begin
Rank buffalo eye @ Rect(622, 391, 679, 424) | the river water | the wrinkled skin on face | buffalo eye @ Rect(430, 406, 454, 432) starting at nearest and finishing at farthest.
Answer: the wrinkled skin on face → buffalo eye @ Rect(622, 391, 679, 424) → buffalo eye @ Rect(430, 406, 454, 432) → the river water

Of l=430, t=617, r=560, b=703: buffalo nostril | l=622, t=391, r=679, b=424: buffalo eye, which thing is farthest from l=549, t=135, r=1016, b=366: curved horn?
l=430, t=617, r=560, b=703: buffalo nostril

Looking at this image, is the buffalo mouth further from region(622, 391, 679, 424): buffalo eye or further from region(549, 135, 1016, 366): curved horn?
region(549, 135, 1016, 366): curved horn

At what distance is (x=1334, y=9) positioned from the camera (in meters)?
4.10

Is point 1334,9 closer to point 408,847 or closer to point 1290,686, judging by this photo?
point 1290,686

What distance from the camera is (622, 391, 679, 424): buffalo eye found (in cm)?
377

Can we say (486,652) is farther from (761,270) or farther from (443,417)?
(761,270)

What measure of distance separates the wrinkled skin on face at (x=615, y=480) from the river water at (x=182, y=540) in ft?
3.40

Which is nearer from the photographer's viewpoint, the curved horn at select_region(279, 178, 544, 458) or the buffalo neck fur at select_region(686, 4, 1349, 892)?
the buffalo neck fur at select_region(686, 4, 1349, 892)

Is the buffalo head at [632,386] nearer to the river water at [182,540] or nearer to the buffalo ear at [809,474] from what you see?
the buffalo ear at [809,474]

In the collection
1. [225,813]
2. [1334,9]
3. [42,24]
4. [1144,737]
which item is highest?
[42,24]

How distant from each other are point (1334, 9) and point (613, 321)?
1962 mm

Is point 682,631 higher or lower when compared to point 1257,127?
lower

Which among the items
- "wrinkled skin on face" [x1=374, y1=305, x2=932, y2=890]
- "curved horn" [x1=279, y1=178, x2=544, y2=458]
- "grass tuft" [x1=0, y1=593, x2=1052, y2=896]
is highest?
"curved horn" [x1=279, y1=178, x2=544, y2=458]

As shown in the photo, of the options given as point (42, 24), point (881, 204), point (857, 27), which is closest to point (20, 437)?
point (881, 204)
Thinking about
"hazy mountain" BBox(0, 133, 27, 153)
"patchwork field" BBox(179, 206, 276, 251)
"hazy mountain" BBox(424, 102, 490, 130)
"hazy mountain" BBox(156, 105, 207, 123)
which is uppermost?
end
## TASK DIRECTIONS
Return the entries above exactly, each one complete.

## TASK OUTPUT
Rank buffalo eye @ Rect(622, 391, 679, 424) | the river water | the wrinkled skin on face | buffalo eye @ Rect(430, 406, 454, 432) starting at nearest and finishing at farthest.
Answer: the wrinkled skin on face → buffalo eye @ Rect(622, 391, 679, 424) → buffalo eye @ Rect(430, 406, 454, 432) → the river water

Of l=430, t=617, r=560, b=703: buffalo nostril | l=622, t=391, r=679, b=424: buffalo eye, which thing is farthest from l=549, t=135, r=1016, b=366: curved horn?
l=430, t=617, r=560, b=703: buffalo nostril

Looking at this image, is the buffalo mouth further from region(622, 391, 679, 424): buffalo eye or further from region(549, 135, 1016, 366): curved horn?
region(549, 135, 1016, 366): curved horn

At what distance is (x=1334, y=9) positioned from the camera (in meters)?
4.10

Is point 1334,9 closer to point 408,847 or closer to point 1290,686, judging by this photo?
point 1290,686

What distance from the camera is (622, 391, 679, 424): buffalo eye found (in cm)?
377

Can we say (486,652) is farther from (761,270) or farther from (443,417)?
(761,270)

What measure of distance separates the wrinkled skin on face at (x=615, y=480) from the river water at (x=182, y=540) in ft?
3.40

Which is nearer from the photographer's viewpoint, the curved horn at select_region(279, 178, 544, 458) or the buffalo neck fur at select_region(686, 4, 1349, 892)?
the buffalo neck fur at select_region(686, 4, 1349, 892)

Is the buffalo head at [632,386] nearer to the river water at [182,540] or nearer to the buffalo ear at [809,474] from what you see?
the buffalo ear at [809,474]

In the collection
1. [225,813]
2. [1334,9]
3. [42,24]
4. [1144,737]
which item is highest?
[42,24]

How distant from each other are point (1334, 9) and point (613, 321)?
1962 mm

Is point 682,631 higher or lower when compared to point 1257,127?
lower

Which among the items
- "wrinkled skin on face" [x1=374, y1=305, x2=932, y2=890]
- "curved horn" [x1=279, y1=178, x2=544, y2=458]
- "grass tuft" [x1=0, y1=593, x2=1052, y2=896]
is highest?
"curved horn" [x1=279, y1=178, x2=544, y2=458]

As shown in the photo, of the options given as point (42, 24), point (881, 204), point (857, 27), which is closest to point (20, 437)?
point (881, 204)
Thinking about
"hazy mountain" BBox(0, 133, 27, 153)
"patchwork field" BBox(179, 206, 276, 251)
"hazy mountain" BBox(424, 102, 490, 130)
"hazy mountain" BBox(156, 105, 207, 123)
which is uppermost?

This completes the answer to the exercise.